§ Objetivo del ejercicio: Por favor, reproduce sin ningún cambio el fragmento del texto sobre detección con YOLO que empieza con las palabras que contienen "Modelos preentrenados, visualizando" y acaba con "cv2.destroyAllWindows()".

======== Texto proporcionado

#Paquetes necesarios

In [1]:
import cv2  
import math 
from ultralytics import YOLO

Modelos preentrenados, visualizando con las utilidades de ultralytics

In [None]:
# Carga del modelo
#model = YOLO('yolo11n.pt') #Contenedores
#model = YOLO('yolo11n-seg.pt') #Máscaras
model = YOLO('yolo11n-pose.pt')  #Pose

#Para un vídeo 
filename = "TGC23_PdH_C0056cut.mp4"
results = model(filename, show=True)

cv2.destroyAllWindows()

Desde cámara, detección con yolo11, modelo nano. Visualización propia con OpenCV

In [3]:
# Carga del modelo, descarga en disco si no está presente en la carpeta
model = YOLO('yolo11n.pt') #Contenedores

# Etiqueta de las distintas clases
classNames = ["person", "bicycle", "car", "motorbike", "aeroplane", "bus", "train", "truck", "boat",
              "traffic light", "fire hydrant", "stop sign", "parking meter", "bench", "bird", "cat",
              "dog", "horse", "sheep", "cow", "elephant", "bear", "zebra", "giraffe", "backpack", "umbrella",
              "handbag", "tie", "suitcase", "frisbee", "skis", "snowboard", "sports ball", "kite", "baseball bat",
              "baseball glove", "skateboard", "surfboard", "tennis racket", "bottle", "wine glass", "cup",
              "fork", "knife", "spoon", "bowl", "banana", "apple", "sandwich", "orange", "broccoli",
              "carrot", "hot dog", "pizza", "donut", "cake", "chair", "sofa", "pottedplant", "bed",
              "diningtable", "toilet", "tvmonitor", "laptop", "mouse", "remote", "keyboard", "cell phone",
              "microwave", "oven", "toaster", "sink", "refrigerator", "book", "clock", "vase", "scissors",
              "teddy bear", "hair drier", "toothbrush"
              ]


# Captura desde la webcam
vid = cv2.VideoCapture(0)
  
while(True):      
    # fotograma a fotograma
    ret, img = vid.read()

================
======== Registros de datos

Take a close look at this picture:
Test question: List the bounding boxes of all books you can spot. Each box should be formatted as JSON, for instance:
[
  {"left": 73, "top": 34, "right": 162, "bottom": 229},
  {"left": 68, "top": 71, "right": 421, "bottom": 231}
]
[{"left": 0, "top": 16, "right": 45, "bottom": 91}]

================

§ Respuesta correcta:
Modelos preentrenados, visualizando con las utilidades de ultralytics

In [None]:
# Carga del modelo
#model = YOLO('yolo11n.pt') #Contenedores
#model = YOLO('yolo11n-seg.pt') #Máscaras
model = YOLO('yolo11n-pose.pt')  #Pose

#Para un vídeo 
filename = "TGC23_PdH_C0056cut.mp4"
results = model(filename, show=True)

cv2.destroyAllWindows()